"Lebensphasenorientierte Personalpolitik": Projekt präsentiert positives Resümee

Gruppenbesprechung

Nach drei Jahren intensiver Forschungsarbeit präsentierte das Projekt "Lebensphasenorientierte Personalpolitik – Unternehmenslernen bei komplexen sozialen Innovationen" ein positives Resümee. Zum Projekt-Abschluss gab Prof. Dr. Irene Gerlach von der Evangelischen Hochschule Rheinland-Westfalen-Lippe (EvH RWL) in Bochum gemeinsam mit dem Forschungsteam die Ergebnisse zum bundesweit einzigartigen Ansatz im personalpolitischen Bereich bekannt.

Zentrale Erkenntnis: Das Unternehmenslernen im Tandem ist ausgesprochen effektiv. Unternehmen können sich damit für Herausforderungen wie den Fachkräftemangel wappnen.

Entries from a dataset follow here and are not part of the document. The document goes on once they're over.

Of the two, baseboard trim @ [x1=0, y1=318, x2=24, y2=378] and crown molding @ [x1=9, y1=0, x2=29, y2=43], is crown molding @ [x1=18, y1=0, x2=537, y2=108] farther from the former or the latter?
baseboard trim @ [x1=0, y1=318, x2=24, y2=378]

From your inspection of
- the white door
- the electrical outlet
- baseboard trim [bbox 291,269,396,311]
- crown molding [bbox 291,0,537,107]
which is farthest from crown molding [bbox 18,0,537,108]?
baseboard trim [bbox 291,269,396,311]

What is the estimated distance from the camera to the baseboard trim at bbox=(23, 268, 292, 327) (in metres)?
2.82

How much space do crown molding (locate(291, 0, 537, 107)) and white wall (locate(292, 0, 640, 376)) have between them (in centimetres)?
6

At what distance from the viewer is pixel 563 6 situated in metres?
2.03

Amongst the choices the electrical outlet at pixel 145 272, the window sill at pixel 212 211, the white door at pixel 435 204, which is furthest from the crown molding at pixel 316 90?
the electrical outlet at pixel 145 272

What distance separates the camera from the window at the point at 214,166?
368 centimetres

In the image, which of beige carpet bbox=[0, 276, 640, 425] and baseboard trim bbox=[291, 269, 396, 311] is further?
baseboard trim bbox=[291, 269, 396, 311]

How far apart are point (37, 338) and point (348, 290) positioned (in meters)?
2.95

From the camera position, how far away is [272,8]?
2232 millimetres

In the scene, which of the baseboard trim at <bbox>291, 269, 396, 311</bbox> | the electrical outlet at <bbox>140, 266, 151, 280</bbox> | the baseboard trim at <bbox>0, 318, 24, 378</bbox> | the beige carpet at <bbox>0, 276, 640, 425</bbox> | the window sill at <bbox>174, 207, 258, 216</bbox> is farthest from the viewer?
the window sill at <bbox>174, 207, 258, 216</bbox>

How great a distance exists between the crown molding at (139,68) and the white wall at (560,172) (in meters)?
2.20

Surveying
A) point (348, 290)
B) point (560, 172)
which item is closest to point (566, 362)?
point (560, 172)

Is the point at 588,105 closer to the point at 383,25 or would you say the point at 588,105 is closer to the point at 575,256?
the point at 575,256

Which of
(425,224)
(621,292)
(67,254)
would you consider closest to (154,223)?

Mit großem Aufgebot an überzeugten Fürsprecherinnen und Fürsprechern am innovativen Lernansatz fand das Projekt am Donnerstag, 31. Januar 2019, seinen Abschluss. Der Einladung der ERGO GROUP AG und des Forschungszentrums Familienbewusste Personalpolitik (FFP) waren hochrangige Vertreterinnen und Vertreter aus der Bundes- und Landespolitik sowie aus Wirtschaft und Wissenschaft nach Düsseldorf gefolgt. Die Gäste zeigten großes Interesse an beiden „Polen“, an denen sich das Projekt ausgerichtet hatte: dem Unternehmenslernen im Tandem und einer Personalpolitik, die sich an den Lebensphasen ihrer Beschäftigten orientiert.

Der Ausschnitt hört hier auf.